New Delhi, 11 February (IANS). Black Box, a technology company of Essar Group, announced the financial results of the third quarter on Tuesday. The company’s net profit increased by 37 percent to a record level of Rs 56 crore on a year-on-year basis.
According to the information given to the stock exchange, the company’s net profit increased by 49 percent to Rs 144 crore in the first nine months of FY 2024-25.
The net profit margin increased by 1.20 percent and it stood at 3.7 percent in the third quarter, while the net profit margin increased by 1.3 percent to 3.3 percent for the first nine months of FY 2024-25.
The company has told the stock market that as a result of better operating performance, profits have increased despite increasing spending in special items.
Revenue for the third quarter stood at Rs 1,502 crore, compared to a year ago (the third quarter of FY 2023-24) it was Rs 1,655 crore.
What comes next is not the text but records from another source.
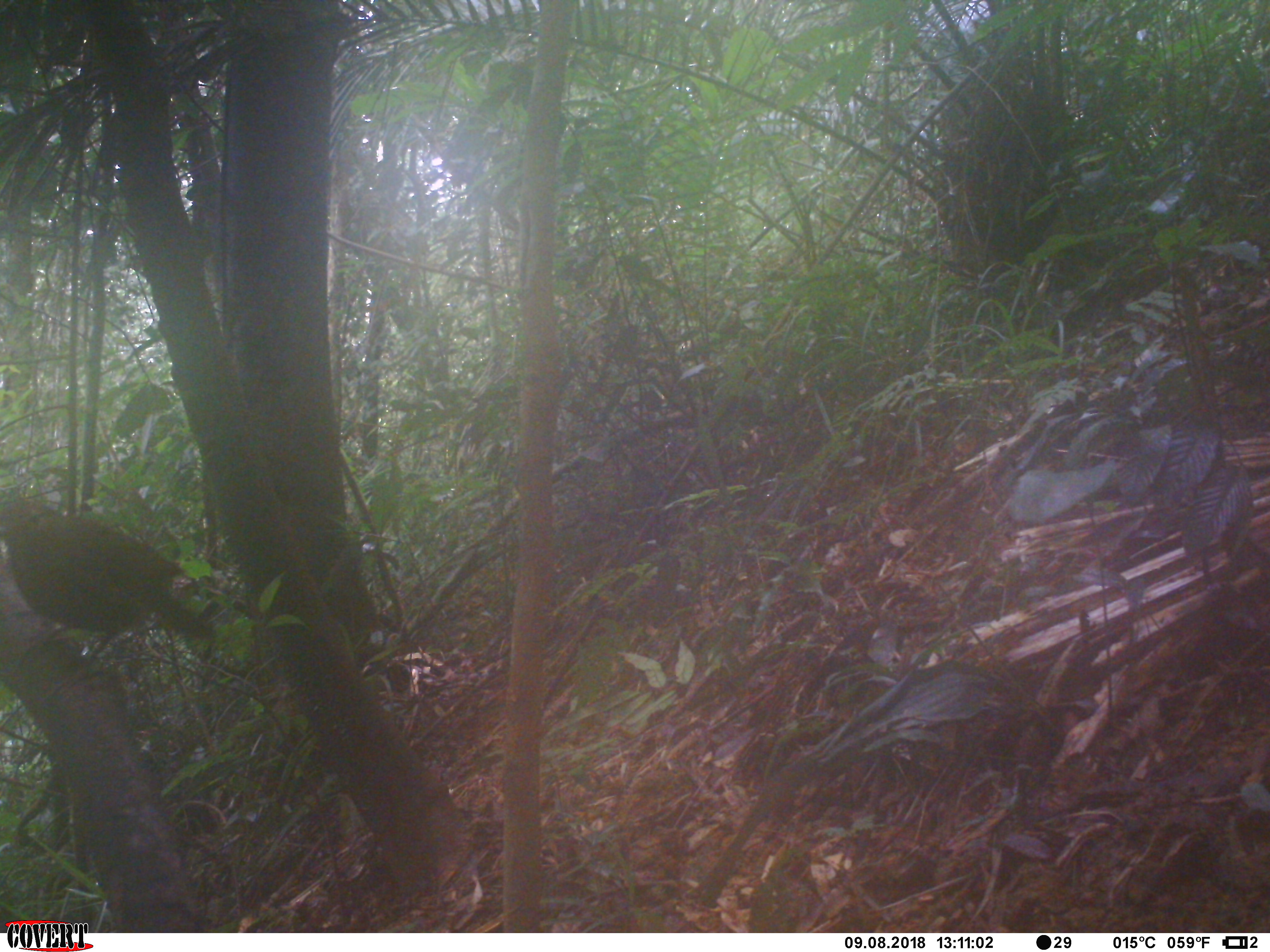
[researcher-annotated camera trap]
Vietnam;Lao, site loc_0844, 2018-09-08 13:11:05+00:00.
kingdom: Animalia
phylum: Chordata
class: Aves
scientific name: Aves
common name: bird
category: unidentified bird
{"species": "unidentified bird (bird) (Aves)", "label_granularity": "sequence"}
Revenue for the first nine months of FY 2024-25 was Rs 4,422 crore as compared to Rs 4,801 crore in the same period of the previous financial year.
Revenue was mainly affected due to a decrease in the order book as a result of the company’s delay in decision making with some big customers. Also, the company’s strategy to shut down business with tail customers (small customers) was also seen.
However, the company’s pipeline for digital infrastructure in all areas of the industry, including Hypersscalers (large data centers), is steadily increasing, making the black box ready for continuous growth and market leadership.
The company said that by December 2024, the order book was $ 46.5 million (about Rs 3,900 crore).
The leading digital infrastructure solution provider had an EBITDA 15 percent increase in the third quarter to Rs 134 crore.
EBITDA increased by 25 percent for the first three months period of FY 2024-25 and it stood at Rs 384 crore.
The EBITDA margin increased by 1.30 percent in the third quarter and stood at 8.9 percent, while for the first nine month period of FY 2024–25 it was 2.30 percent to 8.7 percent.
The company said that EBITDA margin has improved due to better efficiency and better productivity.
Black box said that the focus of the company on continuous improvement and productivity measures has led to a significant increase in both EBITDA and net profit.
Black box full -time director Sanjeev Verma said, “The rapid progress in AI and the ongoing growth in the region expects a global jump in the demand for AI equipment in businesses.
“As a result, the need for strong digital infrastructure will accelerate. As a result, Hypersscaler AI is investing significant capital in infrastructure and data centers, making the financial year 2028-29 to reach our growth target of two billion dollars in revenue by financial year 2028-29. Our faith is getting stronger. “
Deepak Kumar Bansal, Executive Director and Global Chief Financial Officer of Black Box, said, “Our continuous focus on the improvement in operating performance helped us achieve the most quarterly net profit. The company has strong ROs in the last few years. And has created ROCE, and is committed to the shareholders to generate positive cash flow and better returns.
Black box is taking advantage of the increasing demand for digital infrastructure, especially in the context of adopting AI. Recently, the company was awarded three major American sites by one of the world’s leading Hypersscalers for the new data center build-out and also received orders of Rs 250 crore.